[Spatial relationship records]
=-=-=-=-=
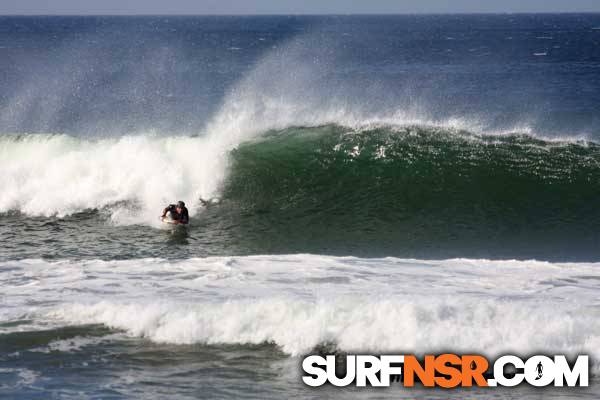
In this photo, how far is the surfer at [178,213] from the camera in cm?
1719

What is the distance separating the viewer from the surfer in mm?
17188

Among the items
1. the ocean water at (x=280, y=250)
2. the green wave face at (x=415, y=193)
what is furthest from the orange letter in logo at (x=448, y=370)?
the green wave face at (x=415, y=193)

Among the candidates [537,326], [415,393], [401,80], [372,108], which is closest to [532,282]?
[537,326]

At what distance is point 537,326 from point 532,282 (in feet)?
7.37

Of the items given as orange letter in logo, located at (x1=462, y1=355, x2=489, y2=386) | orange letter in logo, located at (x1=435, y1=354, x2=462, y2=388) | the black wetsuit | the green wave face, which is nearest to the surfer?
the black wetsuit

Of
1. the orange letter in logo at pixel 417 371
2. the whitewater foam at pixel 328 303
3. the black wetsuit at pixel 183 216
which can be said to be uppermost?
the black wetsuit at pixel 183 216

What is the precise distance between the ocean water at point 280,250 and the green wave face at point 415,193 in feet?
0.22

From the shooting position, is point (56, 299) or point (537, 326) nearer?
point (537, 326)

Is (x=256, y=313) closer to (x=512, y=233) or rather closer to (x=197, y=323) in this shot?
(x=197, y=323)

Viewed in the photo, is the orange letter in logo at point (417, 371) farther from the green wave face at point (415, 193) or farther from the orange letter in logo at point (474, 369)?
the green wave face at point (415, 193)

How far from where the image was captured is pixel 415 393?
9156 mm

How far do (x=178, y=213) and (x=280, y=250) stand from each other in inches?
110

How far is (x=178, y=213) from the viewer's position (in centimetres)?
1720

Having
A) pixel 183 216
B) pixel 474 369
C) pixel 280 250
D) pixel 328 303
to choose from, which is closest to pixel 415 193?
pixel 280 250
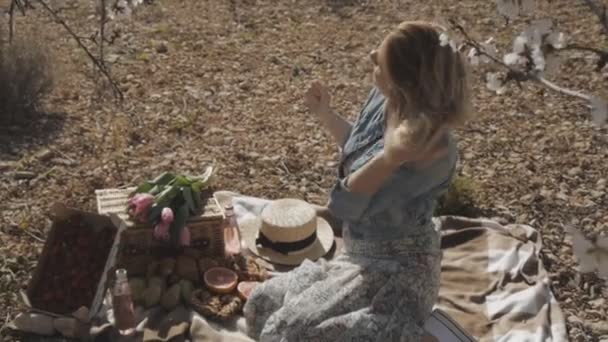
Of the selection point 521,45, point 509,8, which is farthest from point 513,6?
point 521,45

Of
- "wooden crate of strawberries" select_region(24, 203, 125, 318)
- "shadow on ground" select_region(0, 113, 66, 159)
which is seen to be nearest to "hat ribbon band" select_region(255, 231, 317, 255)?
"wooden crate of strawberries" select_region(24, 203, 125, 318)

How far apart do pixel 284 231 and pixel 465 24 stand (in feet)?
10.8

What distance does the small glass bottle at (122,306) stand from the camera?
10.7 ft

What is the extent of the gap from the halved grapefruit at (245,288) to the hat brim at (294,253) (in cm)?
25

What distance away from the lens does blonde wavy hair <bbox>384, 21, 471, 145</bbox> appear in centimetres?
292

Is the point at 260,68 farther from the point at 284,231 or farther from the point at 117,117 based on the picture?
the point at 284,231

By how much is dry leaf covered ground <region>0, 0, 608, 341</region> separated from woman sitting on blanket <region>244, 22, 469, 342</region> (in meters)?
0.93

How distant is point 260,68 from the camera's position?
593 cm

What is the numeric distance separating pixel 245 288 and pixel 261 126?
5.87 ft

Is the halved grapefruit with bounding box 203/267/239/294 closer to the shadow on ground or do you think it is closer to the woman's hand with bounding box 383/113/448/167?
the woman's hand with bounding box 383/113/448/167

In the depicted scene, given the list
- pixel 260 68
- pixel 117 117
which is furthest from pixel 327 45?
pixel 117 117

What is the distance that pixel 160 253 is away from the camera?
3.69 meters

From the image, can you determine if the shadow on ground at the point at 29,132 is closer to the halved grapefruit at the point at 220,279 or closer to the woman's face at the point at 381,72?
the halved grapefruit at the point at 220,279

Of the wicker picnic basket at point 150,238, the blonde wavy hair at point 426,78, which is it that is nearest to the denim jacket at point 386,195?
the blonde wavy hair at point 426,78
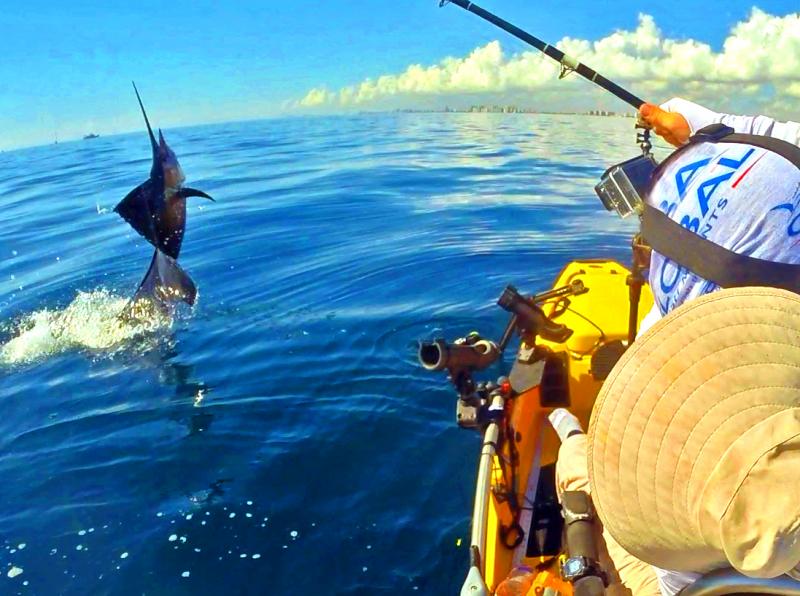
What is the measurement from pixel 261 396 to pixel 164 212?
219 cm

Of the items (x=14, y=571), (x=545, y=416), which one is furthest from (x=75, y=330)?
(x=545, y=416)

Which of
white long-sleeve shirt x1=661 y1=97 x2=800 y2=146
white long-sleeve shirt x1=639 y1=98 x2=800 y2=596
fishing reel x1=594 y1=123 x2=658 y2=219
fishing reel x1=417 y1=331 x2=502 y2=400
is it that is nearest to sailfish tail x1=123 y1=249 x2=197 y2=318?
fishing reel x1=417 y1=331 x2=502 y2=400

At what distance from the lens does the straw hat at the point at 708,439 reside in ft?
3.64

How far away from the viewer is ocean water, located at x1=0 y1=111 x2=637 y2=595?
13.4 feet

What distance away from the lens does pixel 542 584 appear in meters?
2.58

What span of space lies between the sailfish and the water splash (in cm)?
105

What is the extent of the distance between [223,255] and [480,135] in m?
21.4

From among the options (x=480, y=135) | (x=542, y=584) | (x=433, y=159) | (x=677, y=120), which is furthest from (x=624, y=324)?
(x=480, y=135)

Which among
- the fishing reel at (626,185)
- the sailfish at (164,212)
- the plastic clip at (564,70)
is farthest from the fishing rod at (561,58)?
the sailfish at (164,212)

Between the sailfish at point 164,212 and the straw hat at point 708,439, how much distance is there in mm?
6060

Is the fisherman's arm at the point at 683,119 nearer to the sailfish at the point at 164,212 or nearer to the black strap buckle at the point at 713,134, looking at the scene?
the black strap buckle at the point at 713,134

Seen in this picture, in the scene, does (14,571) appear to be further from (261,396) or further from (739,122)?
(739,122)

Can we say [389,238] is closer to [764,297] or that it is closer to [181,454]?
[181,454]

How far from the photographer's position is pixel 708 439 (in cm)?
121
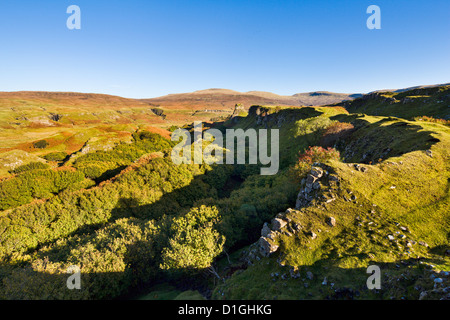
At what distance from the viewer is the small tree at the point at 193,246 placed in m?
19.6

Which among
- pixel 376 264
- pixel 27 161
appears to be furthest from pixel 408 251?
pixel 27 161

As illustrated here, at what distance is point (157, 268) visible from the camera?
78.1ft

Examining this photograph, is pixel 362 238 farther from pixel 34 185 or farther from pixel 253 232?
pixel 34 185

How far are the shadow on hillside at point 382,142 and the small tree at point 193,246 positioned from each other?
23.9 meters

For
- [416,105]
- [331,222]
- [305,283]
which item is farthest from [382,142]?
[416,105]

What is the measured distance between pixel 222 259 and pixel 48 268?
18498mm

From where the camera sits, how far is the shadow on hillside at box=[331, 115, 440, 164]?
26109mm

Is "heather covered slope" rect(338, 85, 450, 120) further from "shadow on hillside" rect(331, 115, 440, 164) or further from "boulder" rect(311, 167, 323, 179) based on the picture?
"boulder" rect(311, 167, 323, 179)

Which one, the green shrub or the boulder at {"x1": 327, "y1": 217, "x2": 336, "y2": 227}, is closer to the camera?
the boulder at {"x1": 327, "y1": 217, "x2": 336, "y2": 227}

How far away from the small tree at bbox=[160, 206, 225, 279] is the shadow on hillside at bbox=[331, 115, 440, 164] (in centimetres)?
2386

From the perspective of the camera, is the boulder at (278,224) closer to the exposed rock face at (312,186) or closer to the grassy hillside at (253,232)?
the grassy hillside at (253,232)

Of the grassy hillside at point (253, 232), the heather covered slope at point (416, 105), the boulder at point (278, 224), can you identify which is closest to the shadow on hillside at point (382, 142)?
the grassy hillside at point (253, 232)

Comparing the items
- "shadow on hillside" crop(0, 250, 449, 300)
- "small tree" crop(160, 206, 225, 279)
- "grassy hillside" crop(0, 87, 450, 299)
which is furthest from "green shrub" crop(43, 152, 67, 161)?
"small tree" crop(160, 206, 225, 279)
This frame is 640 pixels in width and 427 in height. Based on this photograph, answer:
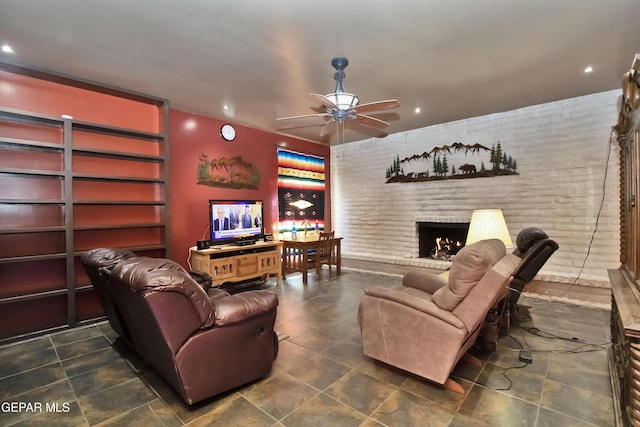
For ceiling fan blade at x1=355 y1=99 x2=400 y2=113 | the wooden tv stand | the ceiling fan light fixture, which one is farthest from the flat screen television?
ceiling fan blade at x1=355 y1=99 x2=400 y2=113

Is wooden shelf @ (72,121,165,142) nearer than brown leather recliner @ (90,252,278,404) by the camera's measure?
No

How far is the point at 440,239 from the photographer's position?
569cm

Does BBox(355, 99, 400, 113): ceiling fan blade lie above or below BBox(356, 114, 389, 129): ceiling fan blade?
below

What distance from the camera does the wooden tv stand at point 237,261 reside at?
14.0 feet

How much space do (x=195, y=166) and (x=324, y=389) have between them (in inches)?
146

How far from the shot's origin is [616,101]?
3811mm

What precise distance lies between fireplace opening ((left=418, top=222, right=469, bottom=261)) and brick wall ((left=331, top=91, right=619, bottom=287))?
0.15m

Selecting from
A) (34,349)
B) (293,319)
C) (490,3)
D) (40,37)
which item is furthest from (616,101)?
(34,349)

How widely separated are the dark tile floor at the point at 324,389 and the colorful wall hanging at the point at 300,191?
10.1ft

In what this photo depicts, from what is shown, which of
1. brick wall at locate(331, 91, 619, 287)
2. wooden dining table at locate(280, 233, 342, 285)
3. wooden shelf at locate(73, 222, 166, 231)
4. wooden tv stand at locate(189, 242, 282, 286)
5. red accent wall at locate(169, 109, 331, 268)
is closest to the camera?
wooden shelf at locate(73, 222, 166, 231)

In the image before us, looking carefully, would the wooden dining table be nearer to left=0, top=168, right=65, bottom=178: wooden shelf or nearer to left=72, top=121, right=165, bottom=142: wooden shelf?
left=72, top=121, right=165, bottom=142: wooden shelf

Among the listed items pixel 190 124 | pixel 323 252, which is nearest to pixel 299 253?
pixel 323 252

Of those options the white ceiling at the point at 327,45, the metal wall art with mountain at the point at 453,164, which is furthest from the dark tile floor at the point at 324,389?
the white ceiling at the point at 327,45

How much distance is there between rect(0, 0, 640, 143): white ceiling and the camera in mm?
2221
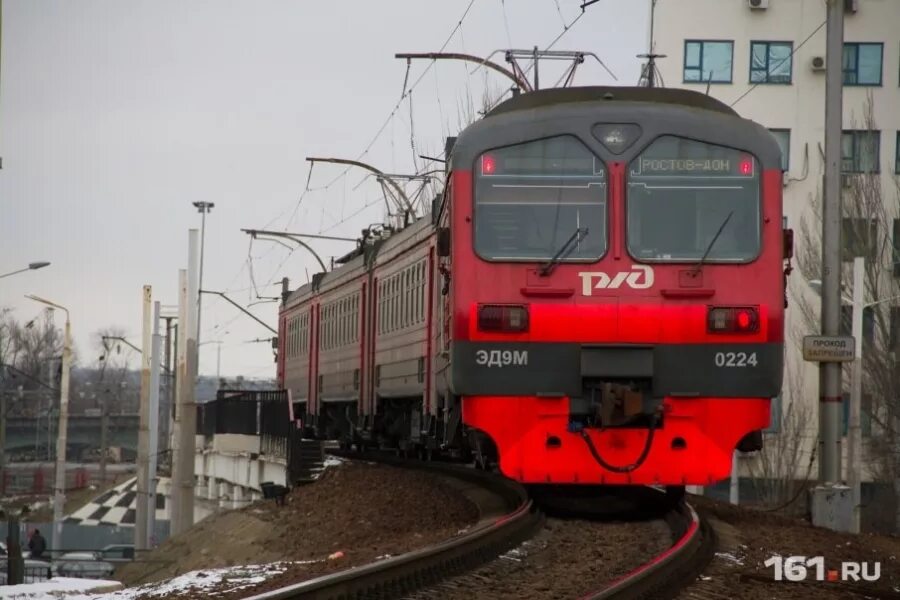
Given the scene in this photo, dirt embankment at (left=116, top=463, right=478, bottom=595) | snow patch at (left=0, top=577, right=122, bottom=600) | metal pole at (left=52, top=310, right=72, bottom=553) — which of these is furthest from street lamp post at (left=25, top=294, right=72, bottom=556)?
snow patch at (left=0, top=577, right=122, bottom=600)

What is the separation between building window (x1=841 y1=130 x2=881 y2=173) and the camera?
34969 millimetres

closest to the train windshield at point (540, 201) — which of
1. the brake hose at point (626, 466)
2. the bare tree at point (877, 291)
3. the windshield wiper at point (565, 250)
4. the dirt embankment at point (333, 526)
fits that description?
the windshield wiper at point (565, 250)

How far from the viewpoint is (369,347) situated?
23.7 meters

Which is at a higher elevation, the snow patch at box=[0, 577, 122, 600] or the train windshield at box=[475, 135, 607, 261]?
the train windshield at box=[475, 135, 607, 261]

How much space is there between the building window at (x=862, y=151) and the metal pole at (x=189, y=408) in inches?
545

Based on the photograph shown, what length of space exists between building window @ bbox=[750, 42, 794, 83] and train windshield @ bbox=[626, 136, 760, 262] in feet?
102

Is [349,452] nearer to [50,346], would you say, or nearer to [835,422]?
[835,422]

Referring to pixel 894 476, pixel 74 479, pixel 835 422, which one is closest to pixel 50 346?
pixel 74 479

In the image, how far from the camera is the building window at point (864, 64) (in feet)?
140

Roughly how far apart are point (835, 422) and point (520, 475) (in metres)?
4.19

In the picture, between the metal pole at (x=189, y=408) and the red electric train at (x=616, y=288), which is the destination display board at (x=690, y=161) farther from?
the metal pole at (x=189, y=408)

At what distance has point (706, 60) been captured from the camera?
43.0 meters

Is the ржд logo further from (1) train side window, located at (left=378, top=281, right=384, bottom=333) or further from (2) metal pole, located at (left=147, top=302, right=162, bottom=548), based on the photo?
(2) metal pole, located at (left=147, top=302, right=162, bottom=548)

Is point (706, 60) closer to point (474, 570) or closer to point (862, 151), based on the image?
point (862, 151)
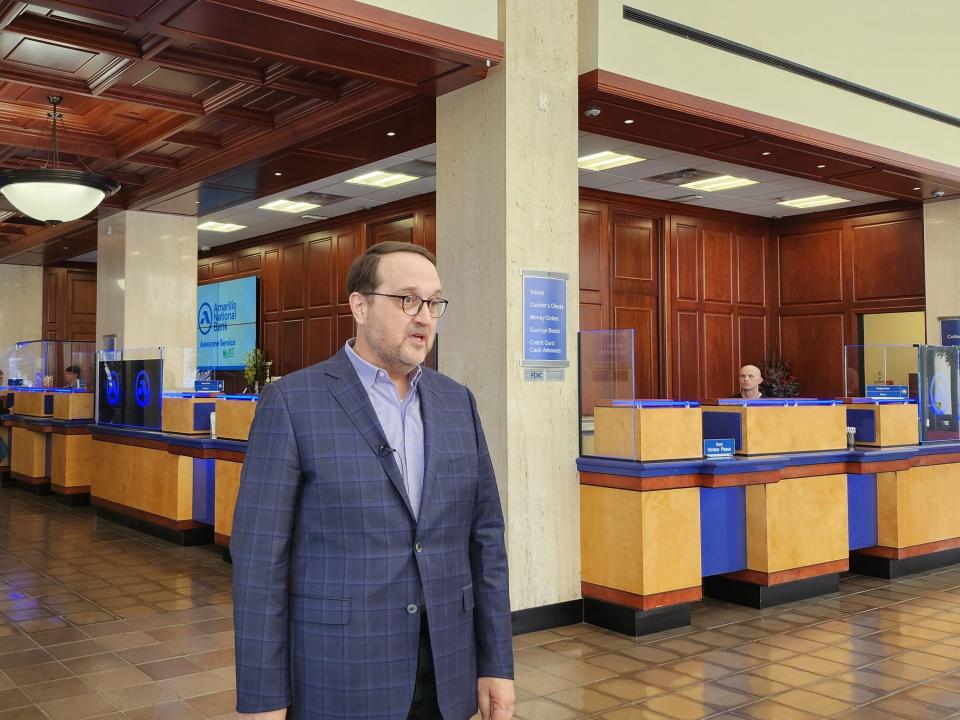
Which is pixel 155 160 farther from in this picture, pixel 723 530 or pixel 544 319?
pixel 723 530

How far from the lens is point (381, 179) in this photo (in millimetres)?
9555

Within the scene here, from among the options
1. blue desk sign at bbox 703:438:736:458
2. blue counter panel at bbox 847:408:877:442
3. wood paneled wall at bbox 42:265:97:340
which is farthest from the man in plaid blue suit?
wood paneled wall at bbox 42:265:97:340

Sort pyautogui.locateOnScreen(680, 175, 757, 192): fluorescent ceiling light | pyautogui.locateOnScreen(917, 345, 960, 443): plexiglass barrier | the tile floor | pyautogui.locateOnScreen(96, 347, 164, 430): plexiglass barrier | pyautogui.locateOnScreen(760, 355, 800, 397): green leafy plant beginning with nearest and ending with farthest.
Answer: the tile floor, pyautogui.locateOnScreen(917, 345, 960, 443): plexiglass barrier, pyautogui.locateOnScreen(96, 347, 164, 430): plexiglass barrier, pyautogui.locateOnScreen(680, 175, 757, 192): fluorescent ceiling light, pyautogui.locateOnScreen(760, 355, 800, 397): green leafy plant

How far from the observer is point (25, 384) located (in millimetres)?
12344

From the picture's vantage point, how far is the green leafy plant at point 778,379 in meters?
=-=-=-=-=
Stated goal »
Your task is to output exactly the lines running from the one with "Sort pyautogui.locateOnScreen(680, 175, 757, 192): fluorescent" through the final line of the material above, with both ends included.

Solution to the problem »
Sort pyautogui.locateOnScreen(680, 175, 757, 192): fluorescent ceiling light | pyautogui.locateOnScreen(917, 345, 960, 443): plexiglass barrier | the tile floor | pyautogui.locateOnScreen(96, 347, 164, 430): plexiglass barrier | pyautogui.locateOnScreen(760, 355, 800, 397): green leafy plant beginning with nearest and ending with farthest.
Answer: the tile floor, pyautogui.locateOnScreen(917, 345, 960, 443): plexiglass barrier, pyautogui.locateOnScreen(96, 347, 164, 430): plexiglass barrier, pyautogui.locateOnScreen(680, 175, 757, 192): fluorescent ceiling light, pyautogui.locateOnScreen(760, 355, 800, 397): green leafy plant

How far from the observer is point (25, 384) located (in millimetres)?
12344

From the picture's vantage point, how far is the green leafy plant at point 778,379 in meters?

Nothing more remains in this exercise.